В баню Шурка ходил регулярно, пропустил, помнится, лишь один раз, после того как подвергся обрезанию, – побоялся внести инфекцию. Но как только оперированное место поджило, вновь приступил к выполнению обязанностей старосты и охотно демонстрировал обновленную деталь, поясняя нам, скептикам, медицинскую и бытовую пользу ритуальной операции.

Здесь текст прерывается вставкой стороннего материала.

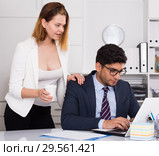 Sexual harassment between colleagues. Стоковое фото, фотограф Яков Филимонов / Фотобанк Лори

Чтобы быстрее перейти к действию, к дням нынешним, я скрепя сердце вынужден следующие шесть лет Шуркиной биографии втиснуть в несколько строк, хотя эти годы вместили столько событий, что могли бы лечь в основу отдельной книги, остросюжетной и увлекательной. Шурка получил не то пять, не то семь овировских отказов. Он то впадал в отчаянье, то загорался новыми надеждами. Он писал письма Горбачеву и Рейгану, писал в ООН и Международный Красный Крест, выходил на демонстрации, за что попадал на пятнадцать суток в кутузку, собирал на пресс-конференции иностранных журналистов, делился с нами в бане абсолютно сумасшедшими идеями бежать из Союза: вплавь из Сухуми в Турцию, на воздушном шаре в Норвегию, на лыжах через полюс. Будучи человеком действия, он немедленно приступал к реализации своих проектов: покупал гидрокостюмы и лыжи, ходил по магазинам в поисках материала для спроектированного им монгольфьера. И всякий раз нам не без труда удавалось его отговорить: кретин, ты посмотри на себя и Ритку, да еще пацаны, какой шар вас выдержит… В самом деле, несмотря на отчаянную борьбу за выезд, и Шурка, и супруга его изрядно раздобрели, да и близняшки, которым к тому времени стукнуло тринадцать, уродились в родителей, богатырями.